Ainda Estou Aqui - Crítica
24 de janeiro de 2025
Ainda Estou Aqui, dirigido por Walter Salles, é uma adaptação cinematográfica do livro de Marcelo Rubens Paiva, que narra a trajetória de sua mãe, Eunice Paiva, durante os anos da ditadura militar no Brasil. Ambientado em 1970, o filme nos apresenta à vida de Eunice (interpretada magistralmente por Fernanda Torres), uma mulher cuja vida muda completamente após o desaparecimento de seu marido, Rubens Paiva, capturado pelo regime militar. Com a ausência de respostas e a brutalidade da repressão, Eunice se vê forçada a abandonar sua rotina de dona de casa para se tornar uma ativista dos direitos humanos, lutando pela verdade sobre o paradeiro de seu marido e enfrentando as consequências de um regime opressor.
O filme não se limita a retratar um evento histórico, mas busca explorar as cicatrizes deixadas pela ditadura, mostrando como o sofrimento e a dor se disseminaram nas famílias brasileiras, em um contexto onde, muitas vezes, a violência não se manifestava de forma explícita, mas nas sombras, sem rostos visíveis. Walter Salles, conhecido por seu olhar sensível e humanista, vai além da história de Eunice, apresentando uma reflexão sobre o luto, a memória e a resistência. Ele aborda, de maneira única, o impacto do esquecimento e a luta pela justiça, revelando os danos invisíveis causados nesse período e a importância da preservação da memória, que se torna a base da luta pelo futuro.
A atuação de Fernanda Torres é o grande destaque do filme. Sua interpretação de Eunice é contida, mas profundamente comovente. A dor de sua personagem não se expressa em grandes explosões de emoção, mas nos pequenos gestos e olhares silenciosos que transmitem a força interior de uma mulher determinada a buscar respostas, mesmo quando essas respostas parecem inalcançáveis. Eunice se recusa a esquecer, a ceder ao silenciamento imposto pelo regime, e sua resistência silenciosa se torna o fio condutor da narrativa.

Walter Salles opta por uma abordagem mais sutil, evitando exageros dramáticos e focando na realidade da vida sob um regime autoritário. O filme capta as pequenas interações cotidianas, nas quais a presença constante do medo e da opressão permeia a vida das pessoas. Quando Eunice é presa e interrogada, o filme se aprofunda nas dificuldades que ela enfrenta, não só como vítima da ditadura, mas também como mulher tentando manter sua família unida em meio ao caos.
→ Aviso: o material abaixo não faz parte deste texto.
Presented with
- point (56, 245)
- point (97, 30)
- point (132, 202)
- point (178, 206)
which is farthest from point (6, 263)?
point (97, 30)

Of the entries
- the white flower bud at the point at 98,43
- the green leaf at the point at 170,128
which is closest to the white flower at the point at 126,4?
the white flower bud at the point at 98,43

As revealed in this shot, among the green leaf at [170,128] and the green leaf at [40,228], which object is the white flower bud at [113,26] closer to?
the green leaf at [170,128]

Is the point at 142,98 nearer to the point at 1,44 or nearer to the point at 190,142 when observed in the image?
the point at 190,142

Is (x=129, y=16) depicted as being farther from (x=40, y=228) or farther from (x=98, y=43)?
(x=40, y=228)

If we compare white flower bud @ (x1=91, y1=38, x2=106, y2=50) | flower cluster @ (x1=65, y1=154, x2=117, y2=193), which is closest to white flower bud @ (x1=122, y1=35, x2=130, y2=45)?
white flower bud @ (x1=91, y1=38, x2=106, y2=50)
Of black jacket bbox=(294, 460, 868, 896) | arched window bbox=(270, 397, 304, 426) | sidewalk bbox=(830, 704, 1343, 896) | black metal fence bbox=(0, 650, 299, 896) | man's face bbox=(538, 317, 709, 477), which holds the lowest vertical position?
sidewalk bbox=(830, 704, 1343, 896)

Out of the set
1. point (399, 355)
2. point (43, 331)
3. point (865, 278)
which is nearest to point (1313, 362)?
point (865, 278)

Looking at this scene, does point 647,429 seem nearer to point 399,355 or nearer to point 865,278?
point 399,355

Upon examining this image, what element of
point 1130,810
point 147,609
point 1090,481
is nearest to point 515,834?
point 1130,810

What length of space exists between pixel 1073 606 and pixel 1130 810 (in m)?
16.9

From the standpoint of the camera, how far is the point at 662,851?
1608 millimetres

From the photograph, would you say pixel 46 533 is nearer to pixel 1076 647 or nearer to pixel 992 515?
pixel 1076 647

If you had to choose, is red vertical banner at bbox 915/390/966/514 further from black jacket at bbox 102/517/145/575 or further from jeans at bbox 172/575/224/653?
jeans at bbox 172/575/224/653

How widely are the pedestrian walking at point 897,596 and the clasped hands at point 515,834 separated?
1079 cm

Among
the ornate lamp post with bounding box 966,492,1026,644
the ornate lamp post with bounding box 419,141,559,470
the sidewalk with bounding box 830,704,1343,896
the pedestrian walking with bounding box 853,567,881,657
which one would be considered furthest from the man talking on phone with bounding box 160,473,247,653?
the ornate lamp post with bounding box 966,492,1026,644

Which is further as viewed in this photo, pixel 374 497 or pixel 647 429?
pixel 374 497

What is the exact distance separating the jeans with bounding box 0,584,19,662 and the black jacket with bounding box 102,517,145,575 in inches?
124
O Brasil dos anos 1970 é retratado com sensibilidade, mas mostrando claramente o impacto da repressão nas famílias e no cotidiano. Salles contrasta momentos de felicidade familiar com a ameaça constante da perseguição, criando uma tensão emocional que permeia a narrativa. Mesmo diante dessa opressão, o filme encontra momentos de humanidade, especialmente na figura de Eunice, que se recusa a deixar que a memória de seu marido e de todos os desaparecidos seja apagada.
Ainda Estou Aqui é um lembrete de que, mesmo em meio aos horrores da história, a luta pela verdade e pela justiça nunca deve ser abandonada. Salles, com sua sensibilidade única, nos entrega uma obra que transcende a história de uma mulher e se torna uma reflexão universal sobre o poder da memória, da resistência e da busca pela verdade.